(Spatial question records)
◆ ◆ ◆

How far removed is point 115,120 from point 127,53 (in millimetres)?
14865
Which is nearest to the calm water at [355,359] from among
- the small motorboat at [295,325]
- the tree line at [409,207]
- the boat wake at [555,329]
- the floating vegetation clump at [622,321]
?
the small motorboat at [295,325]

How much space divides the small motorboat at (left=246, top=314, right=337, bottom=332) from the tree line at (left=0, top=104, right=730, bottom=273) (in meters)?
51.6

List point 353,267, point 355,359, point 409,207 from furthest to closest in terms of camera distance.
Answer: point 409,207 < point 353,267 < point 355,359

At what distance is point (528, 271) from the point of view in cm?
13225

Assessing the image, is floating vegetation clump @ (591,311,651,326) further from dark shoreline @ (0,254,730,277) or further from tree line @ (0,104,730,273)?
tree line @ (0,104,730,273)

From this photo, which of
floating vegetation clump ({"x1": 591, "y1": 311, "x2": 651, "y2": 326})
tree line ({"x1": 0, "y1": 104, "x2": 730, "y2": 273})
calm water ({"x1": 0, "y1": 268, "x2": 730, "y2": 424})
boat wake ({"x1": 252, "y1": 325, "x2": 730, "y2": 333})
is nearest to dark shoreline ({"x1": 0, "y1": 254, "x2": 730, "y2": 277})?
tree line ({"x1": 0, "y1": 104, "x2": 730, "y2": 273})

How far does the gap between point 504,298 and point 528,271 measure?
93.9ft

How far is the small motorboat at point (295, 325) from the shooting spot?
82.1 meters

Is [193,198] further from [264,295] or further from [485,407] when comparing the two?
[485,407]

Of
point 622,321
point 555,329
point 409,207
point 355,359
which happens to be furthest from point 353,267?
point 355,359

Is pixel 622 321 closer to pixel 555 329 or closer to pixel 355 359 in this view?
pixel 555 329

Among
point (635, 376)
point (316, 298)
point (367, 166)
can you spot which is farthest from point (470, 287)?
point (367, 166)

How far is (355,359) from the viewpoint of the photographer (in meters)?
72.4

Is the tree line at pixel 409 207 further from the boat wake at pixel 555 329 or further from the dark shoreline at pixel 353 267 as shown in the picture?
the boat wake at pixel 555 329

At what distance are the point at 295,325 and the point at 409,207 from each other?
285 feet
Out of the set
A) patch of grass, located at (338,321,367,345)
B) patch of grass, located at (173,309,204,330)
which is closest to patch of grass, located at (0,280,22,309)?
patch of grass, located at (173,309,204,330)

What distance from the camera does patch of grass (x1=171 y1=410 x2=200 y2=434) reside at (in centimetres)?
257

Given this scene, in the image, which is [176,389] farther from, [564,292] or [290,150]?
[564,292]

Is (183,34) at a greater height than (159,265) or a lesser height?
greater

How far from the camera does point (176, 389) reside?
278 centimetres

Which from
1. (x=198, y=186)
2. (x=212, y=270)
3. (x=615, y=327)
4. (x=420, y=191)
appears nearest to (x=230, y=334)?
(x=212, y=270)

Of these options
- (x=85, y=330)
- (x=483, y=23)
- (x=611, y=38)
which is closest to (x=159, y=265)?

◆ ◆ ◆

• TASK PROMPT
Repeat the records above exactly, leaving none out.

• ANSWER BELOW
How far removed is point 115,120 from point 127,53 (in millimetres)?
14865
Which is nearest to the calm water at [355,359] from among
- the small motorboat at [295,325]
- the tree line at [409,207]
- the boat wake at [555,329]
- the floating vegetation clump at [622,321]
?
the small motorboat at [295,325]

How much space divides the small motorboat at (left=246, top=314, right=337, bottom=332) from the tree line at (left=0, top=104, right=730, bottom=273) (in meters)?
51.6

List point 353,267, point 355,359, point 409,207 from furthest to closest in terms of camera distance.
Answer: point 409,207 < point 353,267 < point 355,359

At what distance is point (528, 271) from the point of view in cm?
13225

Assessing the image, is floating vegetation clump @ (591,311,651,326) further from dark shoreline @ (0,254,730,277) or further from tree line @ (0,104,730,273)?
tree line @ (0,104,730,273)

From this photo, which of
floating vegetation clump ({"x1": 591, "y1": 311, "x2": 651, "y2": 326})
tree line ({"x1": 0, "y1": 104, "x2": 730, "y2": 273})
calm water ({"x1": 0, "y1": 268, "x2": 730, "y2": 424})
boat wake ({"x1": 252, "y1": 325, "x2": 730, "y2": 333})
is nearest to dark shoreline ({"x1": 0, "y1": 254, "x2": 730, "y2": 277})?
tree line ({"x1": 0, "y1": 104, "x2": 730, "y2": 273})

How far does the gap between point 504,298 and point 528,271 measure?
93.9ft

How far is the small motorboat at point (295, 325) from the shooting spot?
82.1 meters

Is [193,198] further from [264,295] or further from [485,407] when comparing the two?
[485,407]

Of
point 622,321
point 555,329
point 409,207
point 355,359
which happens to be furthest from point 353,267?
point 355,359

Is pixel 622 321 closer to pixel 555 329 or closer to pixel 355 359 in this view?
pixel 555 329

Among
point (635, 376)
point (316, 298)
point (367, 166)
can you spot which is farthest from point (470, 287)?
point (367, 166)

How far is (355,359) from the viewpoint of the photographer (in meters)?
72.4

Is the tree line at pixel 409 207 further from the boat wake at pixel 555 329 or further from the dark shoreline at pixel 353 267 as shown in the picture?
the boat wake at pixel 555 329

At what distance are the point at 295,325 and the point at 409,207 from each other?
285 feet
Out of the set
A) patch of grass, located at (338,321,367,345)
B) patch of grass, located at (173,309,204,330)
which is closest to patch of grass, located at (0,280,22,309)?
patch of grass, located at (173,309,204,330)

What distance from the camera does patch of grass (x1=171 y1=410 x2=200 y2=434) reside at (in centimetres)?
257

Given this scene, in the image, which is [176,389] farther from, [564,292] or [290,150]?
[564,292]

Is (183,34) at a greater height than (159,265) or a lesser height?
greater

How far from the camera does point (176, 389) reside?
278 centimetres

Which from
1. (x=198, y=186)
2. (x=212, y=270)
3. (x=615, y=327)
4. (x=420, y=191)
appears nearest to (x=230, y=334)?
(x=212, y=270)

Of these options
- (x=85, y=330)
- (x=483, y=23)
- (x=611, y=38)
which is closest to (x=159, y=265)?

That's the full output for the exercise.